PASSAGE FOR REVIEW section start

Skip to main content

Heavy ion research gets a boost from AMD GPU's

Heavy ion research at GSI (Gesellschaft für Schwerionenforschung) is benefitting from AMD’s most powerful GPU server card and the latest OpenCL implementations.

GSI, a research facility for heavy ion research, located in Darmstadt, Germany has achieved in excess of 3 petaflops of single precision performance using 4 AMD FirePro S9150 server GPU’s per server.

Each of the 160 ASUS ESC4000 G2S nodes of the new L-CSC cluster include four AMD FirePro S9150 server GPUs, for a total GPU peak of 3.25 petaFLOPS single precision and 1.62 petaFLOPS double precision performance.

High energy physics experiments, such as at GSI, need huge compute farms for simulations. The L-CSC cluster is aimed at QCD computations, which require extremely high memory bandwidth. The implementation of the Lattice QCD algorithm was developed at FIAS using an OpenCL based implementation for portability and flexibility.

PASSAGE FOR REVIEW section end
PROVIDED INFORMATION section start

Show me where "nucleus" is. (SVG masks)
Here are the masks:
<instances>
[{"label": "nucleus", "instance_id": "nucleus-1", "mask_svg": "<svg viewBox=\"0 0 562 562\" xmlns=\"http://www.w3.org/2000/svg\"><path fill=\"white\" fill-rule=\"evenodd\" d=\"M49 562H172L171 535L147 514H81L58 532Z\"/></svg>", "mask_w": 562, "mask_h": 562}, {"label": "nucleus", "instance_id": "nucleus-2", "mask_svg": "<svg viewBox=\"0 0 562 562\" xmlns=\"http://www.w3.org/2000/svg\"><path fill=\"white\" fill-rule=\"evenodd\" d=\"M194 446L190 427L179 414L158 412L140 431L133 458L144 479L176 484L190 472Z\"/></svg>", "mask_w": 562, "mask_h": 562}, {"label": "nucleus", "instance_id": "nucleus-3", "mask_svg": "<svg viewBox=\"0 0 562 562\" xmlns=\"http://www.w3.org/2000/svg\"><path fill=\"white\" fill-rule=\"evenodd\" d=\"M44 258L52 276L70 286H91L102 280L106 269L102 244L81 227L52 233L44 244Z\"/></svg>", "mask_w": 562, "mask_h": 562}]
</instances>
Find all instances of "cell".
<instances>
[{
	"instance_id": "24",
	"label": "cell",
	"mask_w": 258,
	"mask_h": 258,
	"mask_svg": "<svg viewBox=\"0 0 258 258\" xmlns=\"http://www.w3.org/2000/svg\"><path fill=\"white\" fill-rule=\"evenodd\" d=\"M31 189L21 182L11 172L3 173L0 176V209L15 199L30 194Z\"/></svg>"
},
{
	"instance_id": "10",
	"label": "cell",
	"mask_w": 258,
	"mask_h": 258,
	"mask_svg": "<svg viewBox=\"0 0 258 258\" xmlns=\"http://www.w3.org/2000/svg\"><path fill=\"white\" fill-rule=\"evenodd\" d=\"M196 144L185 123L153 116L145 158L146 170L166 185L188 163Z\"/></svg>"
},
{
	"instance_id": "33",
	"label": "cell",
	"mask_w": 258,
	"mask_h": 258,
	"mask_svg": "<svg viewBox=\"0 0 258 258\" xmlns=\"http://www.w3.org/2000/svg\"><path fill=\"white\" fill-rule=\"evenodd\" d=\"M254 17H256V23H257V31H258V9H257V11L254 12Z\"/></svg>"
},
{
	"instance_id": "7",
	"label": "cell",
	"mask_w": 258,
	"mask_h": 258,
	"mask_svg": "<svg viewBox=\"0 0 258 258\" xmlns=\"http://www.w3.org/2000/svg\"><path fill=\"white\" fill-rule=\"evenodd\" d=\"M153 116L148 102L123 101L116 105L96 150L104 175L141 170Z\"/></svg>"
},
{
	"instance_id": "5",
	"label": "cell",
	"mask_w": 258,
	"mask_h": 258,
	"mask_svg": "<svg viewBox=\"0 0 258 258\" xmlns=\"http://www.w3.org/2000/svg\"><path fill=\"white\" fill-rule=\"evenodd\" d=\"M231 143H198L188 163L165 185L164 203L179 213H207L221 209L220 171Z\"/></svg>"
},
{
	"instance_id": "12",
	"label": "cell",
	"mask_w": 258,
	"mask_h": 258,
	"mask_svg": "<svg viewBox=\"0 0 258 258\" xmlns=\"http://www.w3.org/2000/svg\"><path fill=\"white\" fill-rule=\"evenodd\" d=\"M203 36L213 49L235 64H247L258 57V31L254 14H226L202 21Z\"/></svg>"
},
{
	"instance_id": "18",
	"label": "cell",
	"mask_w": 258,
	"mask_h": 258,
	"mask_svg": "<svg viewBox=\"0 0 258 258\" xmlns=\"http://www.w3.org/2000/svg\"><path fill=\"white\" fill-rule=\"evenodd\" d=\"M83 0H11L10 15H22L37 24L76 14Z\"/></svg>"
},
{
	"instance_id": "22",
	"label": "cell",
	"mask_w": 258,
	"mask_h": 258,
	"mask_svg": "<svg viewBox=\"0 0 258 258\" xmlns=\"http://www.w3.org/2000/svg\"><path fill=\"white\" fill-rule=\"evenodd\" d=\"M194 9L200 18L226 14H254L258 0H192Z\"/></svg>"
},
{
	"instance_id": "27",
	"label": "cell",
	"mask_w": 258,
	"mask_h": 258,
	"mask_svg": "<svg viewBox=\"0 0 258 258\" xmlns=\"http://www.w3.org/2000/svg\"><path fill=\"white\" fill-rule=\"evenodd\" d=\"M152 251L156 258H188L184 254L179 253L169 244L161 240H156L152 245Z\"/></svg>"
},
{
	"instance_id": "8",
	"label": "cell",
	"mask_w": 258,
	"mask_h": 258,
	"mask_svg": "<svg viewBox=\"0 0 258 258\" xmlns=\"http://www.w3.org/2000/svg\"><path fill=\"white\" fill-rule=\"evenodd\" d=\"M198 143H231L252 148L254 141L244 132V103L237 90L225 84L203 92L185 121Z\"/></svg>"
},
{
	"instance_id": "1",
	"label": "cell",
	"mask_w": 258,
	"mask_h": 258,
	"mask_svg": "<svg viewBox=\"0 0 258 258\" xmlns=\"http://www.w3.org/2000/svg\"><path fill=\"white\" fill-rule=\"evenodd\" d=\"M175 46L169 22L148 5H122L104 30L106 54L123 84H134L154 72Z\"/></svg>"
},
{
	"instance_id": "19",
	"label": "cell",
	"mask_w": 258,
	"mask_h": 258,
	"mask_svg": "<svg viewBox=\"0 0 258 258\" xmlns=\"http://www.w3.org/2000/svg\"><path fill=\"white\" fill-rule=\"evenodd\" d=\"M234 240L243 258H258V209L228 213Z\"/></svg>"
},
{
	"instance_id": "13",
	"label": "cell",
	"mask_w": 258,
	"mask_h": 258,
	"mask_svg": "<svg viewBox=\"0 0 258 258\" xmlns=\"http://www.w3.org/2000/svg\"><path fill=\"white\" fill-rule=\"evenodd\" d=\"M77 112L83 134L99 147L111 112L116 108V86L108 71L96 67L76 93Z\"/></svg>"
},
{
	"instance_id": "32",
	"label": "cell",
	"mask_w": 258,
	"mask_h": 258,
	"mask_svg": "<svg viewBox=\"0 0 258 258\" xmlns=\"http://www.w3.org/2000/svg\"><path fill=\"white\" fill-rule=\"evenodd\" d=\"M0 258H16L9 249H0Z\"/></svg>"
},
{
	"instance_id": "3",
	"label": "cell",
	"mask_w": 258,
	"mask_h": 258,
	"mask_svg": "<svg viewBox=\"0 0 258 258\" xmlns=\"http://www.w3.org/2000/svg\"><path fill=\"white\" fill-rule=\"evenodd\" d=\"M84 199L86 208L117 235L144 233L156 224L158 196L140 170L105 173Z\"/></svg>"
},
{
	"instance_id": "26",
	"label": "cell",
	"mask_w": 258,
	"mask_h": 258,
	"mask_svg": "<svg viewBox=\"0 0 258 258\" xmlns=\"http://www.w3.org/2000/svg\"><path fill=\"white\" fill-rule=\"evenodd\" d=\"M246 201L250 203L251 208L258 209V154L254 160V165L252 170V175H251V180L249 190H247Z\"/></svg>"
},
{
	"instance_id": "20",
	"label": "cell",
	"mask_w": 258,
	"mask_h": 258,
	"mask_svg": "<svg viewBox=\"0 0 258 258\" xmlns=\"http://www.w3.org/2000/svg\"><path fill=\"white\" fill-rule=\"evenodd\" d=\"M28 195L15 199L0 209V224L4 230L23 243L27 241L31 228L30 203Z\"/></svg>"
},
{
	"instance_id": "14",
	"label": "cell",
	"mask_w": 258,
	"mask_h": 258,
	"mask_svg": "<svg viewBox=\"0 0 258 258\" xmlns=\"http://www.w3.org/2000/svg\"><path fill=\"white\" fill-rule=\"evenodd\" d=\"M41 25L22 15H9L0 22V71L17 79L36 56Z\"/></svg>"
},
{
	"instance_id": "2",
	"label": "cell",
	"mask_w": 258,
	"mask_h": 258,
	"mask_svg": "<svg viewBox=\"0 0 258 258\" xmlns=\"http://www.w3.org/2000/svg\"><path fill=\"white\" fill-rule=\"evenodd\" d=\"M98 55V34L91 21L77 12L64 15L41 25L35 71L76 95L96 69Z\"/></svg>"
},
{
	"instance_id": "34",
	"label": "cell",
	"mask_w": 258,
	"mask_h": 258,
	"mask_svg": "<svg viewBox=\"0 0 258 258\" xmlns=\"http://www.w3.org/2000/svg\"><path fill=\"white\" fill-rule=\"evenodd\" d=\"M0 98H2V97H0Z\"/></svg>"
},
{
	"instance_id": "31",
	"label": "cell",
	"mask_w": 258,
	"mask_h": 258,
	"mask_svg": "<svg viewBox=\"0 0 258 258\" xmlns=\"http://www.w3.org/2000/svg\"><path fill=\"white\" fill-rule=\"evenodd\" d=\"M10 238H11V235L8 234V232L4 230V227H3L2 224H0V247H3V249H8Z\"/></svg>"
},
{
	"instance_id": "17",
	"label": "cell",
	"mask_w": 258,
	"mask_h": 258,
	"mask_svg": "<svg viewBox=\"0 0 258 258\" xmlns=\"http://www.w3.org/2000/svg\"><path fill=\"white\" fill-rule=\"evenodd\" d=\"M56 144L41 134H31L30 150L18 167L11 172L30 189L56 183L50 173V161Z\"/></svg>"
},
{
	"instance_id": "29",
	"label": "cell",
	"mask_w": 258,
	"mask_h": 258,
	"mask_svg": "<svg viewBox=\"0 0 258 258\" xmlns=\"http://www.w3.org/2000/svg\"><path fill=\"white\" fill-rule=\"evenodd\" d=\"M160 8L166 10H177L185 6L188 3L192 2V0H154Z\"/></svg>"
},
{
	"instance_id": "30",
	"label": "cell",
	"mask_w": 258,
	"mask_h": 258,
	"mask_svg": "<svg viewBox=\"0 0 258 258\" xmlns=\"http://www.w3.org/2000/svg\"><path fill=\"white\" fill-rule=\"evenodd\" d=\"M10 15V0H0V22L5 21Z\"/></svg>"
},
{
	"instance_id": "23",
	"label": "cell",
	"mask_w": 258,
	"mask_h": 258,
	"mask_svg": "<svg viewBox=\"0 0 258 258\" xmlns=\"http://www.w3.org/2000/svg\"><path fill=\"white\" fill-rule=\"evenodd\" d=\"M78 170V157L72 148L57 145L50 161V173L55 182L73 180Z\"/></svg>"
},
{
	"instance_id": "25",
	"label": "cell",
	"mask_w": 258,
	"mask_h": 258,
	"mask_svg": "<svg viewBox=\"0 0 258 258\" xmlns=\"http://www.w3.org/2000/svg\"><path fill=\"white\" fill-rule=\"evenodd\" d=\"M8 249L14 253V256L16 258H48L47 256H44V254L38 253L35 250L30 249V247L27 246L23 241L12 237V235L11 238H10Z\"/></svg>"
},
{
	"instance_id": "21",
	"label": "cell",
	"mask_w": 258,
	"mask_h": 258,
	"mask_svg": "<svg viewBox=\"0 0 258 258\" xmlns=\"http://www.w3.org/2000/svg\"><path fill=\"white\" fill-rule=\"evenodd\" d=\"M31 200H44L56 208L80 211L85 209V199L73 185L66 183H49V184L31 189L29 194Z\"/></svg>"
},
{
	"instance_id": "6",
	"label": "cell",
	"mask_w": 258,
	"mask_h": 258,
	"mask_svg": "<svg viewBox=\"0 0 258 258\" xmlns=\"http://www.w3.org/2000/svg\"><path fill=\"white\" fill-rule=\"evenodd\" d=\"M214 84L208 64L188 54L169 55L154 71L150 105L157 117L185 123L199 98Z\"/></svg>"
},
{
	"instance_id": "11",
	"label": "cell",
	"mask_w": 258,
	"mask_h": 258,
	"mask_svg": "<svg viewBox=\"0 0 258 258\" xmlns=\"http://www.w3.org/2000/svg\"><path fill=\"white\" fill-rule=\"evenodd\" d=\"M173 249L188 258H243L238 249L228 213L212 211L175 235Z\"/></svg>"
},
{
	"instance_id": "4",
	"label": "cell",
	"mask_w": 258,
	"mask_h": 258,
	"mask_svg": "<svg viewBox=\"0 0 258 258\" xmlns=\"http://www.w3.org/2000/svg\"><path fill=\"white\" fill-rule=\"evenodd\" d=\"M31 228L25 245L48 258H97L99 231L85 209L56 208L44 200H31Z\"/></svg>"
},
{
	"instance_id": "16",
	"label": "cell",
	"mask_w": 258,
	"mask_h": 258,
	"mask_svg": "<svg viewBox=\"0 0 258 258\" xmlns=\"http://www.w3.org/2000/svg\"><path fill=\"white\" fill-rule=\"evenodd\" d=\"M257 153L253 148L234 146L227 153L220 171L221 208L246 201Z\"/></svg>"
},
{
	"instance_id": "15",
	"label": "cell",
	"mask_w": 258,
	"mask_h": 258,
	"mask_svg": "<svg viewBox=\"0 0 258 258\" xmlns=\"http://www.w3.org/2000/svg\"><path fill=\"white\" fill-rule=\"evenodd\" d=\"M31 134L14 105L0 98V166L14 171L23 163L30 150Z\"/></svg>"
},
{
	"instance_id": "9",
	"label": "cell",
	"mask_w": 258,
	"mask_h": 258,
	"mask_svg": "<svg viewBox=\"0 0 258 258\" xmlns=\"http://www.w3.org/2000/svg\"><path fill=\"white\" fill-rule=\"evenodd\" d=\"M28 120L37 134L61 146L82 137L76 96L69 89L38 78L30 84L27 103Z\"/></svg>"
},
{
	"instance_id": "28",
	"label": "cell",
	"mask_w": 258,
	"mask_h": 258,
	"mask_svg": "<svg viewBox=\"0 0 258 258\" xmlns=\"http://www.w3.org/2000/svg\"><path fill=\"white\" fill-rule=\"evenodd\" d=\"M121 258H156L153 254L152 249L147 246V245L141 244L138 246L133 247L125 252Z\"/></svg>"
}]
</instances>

PROVIDED INFORMATION section end

Quote the full piece on AMD GPUs in GSI heavy ion research, word for word.

#### EXPECTED ANSWER
Skip to main content

Heavy ion research gets a boost from AMD GPU's

Heavy ion research at GSI (Gesellschaft für Schwerionenforschung) is benefitting from AMD’s most powerful GPU server card and the latest OpenCL implementations.

GSI, a research facility for heavy ion research, located in Darmstadt, Germany has achieved in excess of 3 petaflops of single precision performance using 4 AMD FirePro S9150 server GPU’s per server.

Each of the 160 ASUS ESC4000 G2S nodes of the new L-CSC cluster include four AMD FirePro S9150 server GPUs, for a total GPU peak of 3.25 petaFLOPS single precision and 1.62 petaFLOPS double precision performance.

High energy physics experiments, such as at GSI, need huge compute farms for simulations. The L-CSC cluster is aimed at QCD computations, which require extremely high memory bandwidth. The implementation of the Lattice QCD algorithm was developed at FIAS using an OpenCL based implementation for portability and flexibility.